A veces es evidente. En otras ocasiones, es el mismo oficio el que evidencia ese gusto. Muchos formadores han descubierto su pasión en el día a día de su trabajo, en el trato con niños o jóvenes, en la relación pedagógica. Ha sido ese vínculo el que los ha atrapado o el que les ha permitido descubrir su vocación. Lo lamentable es cuando una persona, después de un tiempo, se da cuenta de que no tiene en su espíritu ese ardor y sigue en las aulas porque no tiene otra manera de sobrevivir.

¿Y eso no pasa en otras profesiones?

Sí, pero en el caso de las profesiones de servicio, este autoengaño del formador tiene implicaciones gravísimas en el formando. El aprendiz se queda apenas con lo básico de determinada información, y pierde la oportunidad de haber vivido una experiencia de encuentro, de transformación vital. Mejor dicho, queda huérfano de experimentar un proceso formativo. 

¿Qué es un proceso formativo?

Hay muchas maneras de entenderlo. Podríamos, de manera rápida, decir que tiene al menos tres características: es organizado en el tiempo, cuenta con unos saberes y herramientas específicas y tiene unos propósitos definidos. El primer punto es clave para entender la importancia de las instituciones educativas, el segundo habla de las especificidades de una profesión y el tercero de los fines o la intencionalidad formativa. El proceso formativo es algo complejo porque pone en escena muchas variables: la edad del formando, el nivel de conocimiento, las estrategias de enseñanza, los estilos de aprendizaje, la secuenciación de los contenidos, las habilidades comunicativas del formador, la constatación de resultados… Sea como fuere, si hablamos de un proceso de formación es para subrayar unas condiciones de ingreso y egreso del formando y, desde luego, de un perfil de formador.

¿Cuál sería ese perfil de formador?

Aquí habría que advertir, que no hay una única manera de serlo. Hay estilos, tendencias. No obstante, un perfil, entendido como aquellos rasgos esenciales de un formador, podría delinearse así: a) con conocimientos suficientes sobre una disciplina específica o un oficio determinado, b) con saberes específicos sobre las maneras de enseñar y las formas de aprender, c) con habilidades comunicativas para la interacción y los vínculos interpersonales, d) con idoneidad profesional y proceder ético, e) con sensibilidad social. Sobra decir que no se trata de un perfil ideal, sino de un repertorio de rasgos esenciales que posee o debería tener un formador. Ciertos de esos rasgos serán más notorios y, otros, irán afinándose o perfeccionándose con la experiencia.

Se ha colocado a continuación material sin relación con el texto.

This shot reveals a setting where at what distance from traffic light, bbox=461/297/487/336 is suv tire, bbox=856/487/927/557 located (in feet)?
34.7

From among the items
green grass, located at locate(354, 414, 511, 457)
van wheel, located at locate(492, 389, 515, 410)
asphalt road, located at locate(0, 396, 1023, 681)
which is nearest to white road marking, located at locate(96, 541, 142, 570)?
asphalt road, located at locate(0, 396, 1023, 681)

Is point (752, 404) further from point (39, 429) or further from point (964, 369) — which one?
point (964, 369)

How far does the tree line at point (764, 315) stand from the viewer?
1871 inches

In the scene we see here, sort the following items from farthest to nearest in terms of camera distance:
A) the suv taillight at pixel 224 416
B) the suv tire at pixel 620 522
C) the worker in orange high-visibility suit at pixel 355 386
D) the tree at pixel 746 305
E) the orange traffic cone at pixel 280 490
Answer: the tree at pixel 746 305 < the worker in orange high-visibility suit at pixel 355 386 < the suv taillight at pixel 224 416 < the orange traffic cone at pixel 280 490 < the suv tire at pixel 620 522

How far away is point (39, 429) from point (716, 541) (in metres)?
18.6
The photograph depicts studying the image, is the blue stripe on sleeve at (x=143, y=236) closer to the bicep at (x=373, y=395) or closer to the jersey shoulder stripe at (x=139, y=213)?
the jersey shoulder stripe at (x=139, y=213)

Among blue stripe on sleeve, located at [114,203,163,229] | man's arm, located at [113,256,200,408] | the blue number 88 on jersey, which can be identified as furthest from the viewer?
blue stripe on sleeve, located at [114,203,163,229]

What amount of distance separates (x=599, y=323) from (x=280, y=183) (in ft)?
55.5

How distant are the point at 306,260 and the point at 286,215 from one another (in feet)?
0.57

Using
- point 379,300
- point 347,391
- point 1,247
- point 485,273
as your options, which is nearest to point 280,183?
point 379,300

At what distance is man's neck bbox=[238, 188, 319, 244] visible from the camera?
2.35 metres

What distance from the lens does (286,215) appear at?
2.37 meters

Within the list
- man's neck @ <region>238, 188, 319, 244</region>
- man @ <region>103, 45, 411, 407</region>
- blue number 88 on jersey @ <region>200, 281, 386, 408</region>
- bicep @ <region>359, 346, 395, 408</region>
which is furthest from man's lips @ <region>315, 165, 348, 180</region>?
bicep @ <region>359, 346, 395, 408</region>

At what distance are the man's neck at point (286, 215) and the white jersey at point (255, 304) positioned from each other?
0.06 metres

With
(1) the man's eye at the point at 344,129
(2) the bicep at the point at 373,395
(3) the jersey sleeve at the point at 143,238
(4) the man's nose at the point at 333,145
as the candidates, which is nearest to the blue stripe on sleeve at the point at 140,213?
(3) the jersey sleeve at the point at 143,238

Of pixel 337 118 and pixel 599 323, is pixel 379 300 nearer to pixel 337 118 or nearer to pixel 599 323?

¿No todas las personas, según eso, están capacitadas para formar?

De manera general, todas las personas podrían ser formadoras; pero sólo algunas están capacitadas para hacerlo de manera adecuada y competente. Los padres de familia, demos por caso, son formadores, aunque no muchos sepan en verdad cómo llevar a cabo esa tarea. La profesión de maestro responde a esa necesidad: cualificar a una persona para cumplir la tarea de ser un formador. No sobra advertir que la misma profesión ha ido cambiando, precisamente porque la sociedad es dinámica y los retos de formación no son los mismos hoy que los de ayer. Esto ha hecho que el convertirse en formador en nuestra época sea más exigente e implique la apropiación y dominio de múltiples habilidades.

¿Habla de las llamadas nuevas tecnologías?

Sí. Pero no sólo las derivadas de los nuevos medios de información, sino de otras como el dominio de una segunda lengua, la evidencia de la producción escrita, el asociarse en redes, el articular la investigación con el quehacer docente, la voluntad permanente de innovación.

¿Bastante ambicioso lograr un formador así?

Es un tanto difícil. Aunque sí se obtienen resultados valiosos. Hay ofertas académicas sólidas y responsables con en ese propósito; aunque gran parte de la mejora o la cualificación de los formadores depende de ellos mismos, de su capacidad reflexiva sobre su quehacer, de los pequeños cambios en sus labores rutinarias y de no perder el entusiasmo para enfrentar los nuevos desafíos de su profesión.